◆ Teks Kutipan
====
Wakil Menteri Keuangan Suahasil Nazara menyebutkan rata-rata anggaran mitigasi dan adaptasi perubahan iklim di Indonesia sejak 2018 hingga 2020 mencapai 4,3 persen dari total alokasi APBN per tahun.
"Kemenkeu melalui Badan Kebijakan Fiskal (BKF) melakukan climate budget tagging terhadap item-item APBN yang boleh di klaim sebagai green activities," katanya dalam IAI Sustainability Roundtable Discussion di Jakarta, Selasa.
Secara rinci, pada 2018 dialokasikan Rp132,47 triliun atau 6 persen dari porsi APBN Rp2.220,7 triliun dengan realisasi Rp126,04 triliun, 2019 dialokasikan Rp97,66 triliun atau 4 persen dari pagu APBN Rp2.461,1 triliun dengan realisasi Rp83,54 triliun, dan 2020 dialokasikan Rp77,71 triliun atau 2,8 persen dari Rp2.739,2 triliun.
Suahasil menjelaskan kegiatan menangani perubahan iklim di Indonesia dibagi menjadi tiga kategori yakni mitigasi, adaptasi, dan co-benefit dengan realisasi pada 2018 masing-masing Rp83,47 triliun, Rp33,25 triliun, dan Rp9,33 triliun.
Sedangkan, pada 2019, realisasi anggaran perubahan iklim menurut kegiatan mitigasi, adaptasi, dan co-benefit yakni Rp45,46 triliun, Rp33,39 triliun, dan Rp3,68 triliun.
Sementara, komposisi anggaran mitigasi perubahan iklim menurut sektor terdiri atas energi dan transportasi sebesar 83,93 persen, IPPU 0,02 persen, limbah 4,94 persen, pertanian 6,97 persen serta kehutanan dan lahan 4,14 persen.
====
◆ Data Tersedia
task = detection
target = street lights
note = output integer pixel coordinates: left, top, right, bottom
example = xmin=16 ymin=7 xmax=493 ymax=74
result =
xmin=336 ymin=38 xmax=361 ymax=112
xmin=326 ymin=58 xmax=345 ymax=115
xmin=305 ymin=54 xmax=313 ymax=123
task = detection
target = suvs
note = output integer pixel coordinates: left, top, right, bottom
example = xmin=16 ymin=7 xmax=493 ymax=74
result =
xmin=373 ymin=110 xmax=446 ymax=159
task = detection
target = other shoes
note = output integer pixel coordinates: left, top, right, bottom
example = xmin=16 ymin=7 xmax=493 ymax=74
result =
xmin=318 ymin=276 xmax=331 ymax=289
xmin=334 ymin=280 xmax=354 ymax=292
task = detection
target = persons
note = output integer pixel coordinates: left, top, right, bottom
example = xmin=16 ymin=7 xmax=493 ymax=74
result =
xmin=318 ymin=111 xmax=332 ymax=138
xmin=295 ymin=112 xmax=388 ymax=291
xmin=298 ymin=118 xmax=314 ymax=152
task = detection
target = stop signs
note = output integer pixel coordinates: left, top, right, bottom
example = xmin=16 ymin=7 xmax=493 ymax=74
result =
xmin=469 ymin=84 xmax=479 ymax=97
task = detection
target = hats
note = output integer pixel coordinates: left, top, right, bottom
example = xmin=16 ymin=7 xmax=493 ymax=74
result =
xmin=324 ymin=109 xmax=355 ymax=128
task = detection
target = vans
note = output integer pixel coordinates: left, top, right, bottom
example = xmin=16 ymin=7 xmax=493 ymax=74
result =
====
◆ Tugas
Jawablah pertanyaan berikut berdasarkan teks tentang anggaran perubahan iklim.
(a) Menurut Suahasil Nazara, berapa persen dari total alokasi APBN per tahun rata-rata anggaran mitigasi dan adaptasi perubahan iklim sejak 2018 hingga 2020?
(b) Kegiatan menangani perubahan iklim di Indonesia dibagi menjadi tiga kategori apa saja?
(c) Sektor apa yang porsinya paling besar dalam komposisi anggaran mitigasi perubahan iklim, dan berapa persen porsinya?

◆ Pembahasan Soal
(a) 4,3 persen.
(b) Mitigasi, adaptasi, dan co-benefit.
(c) Energi dan transportasi, sebesar 83,93 persen.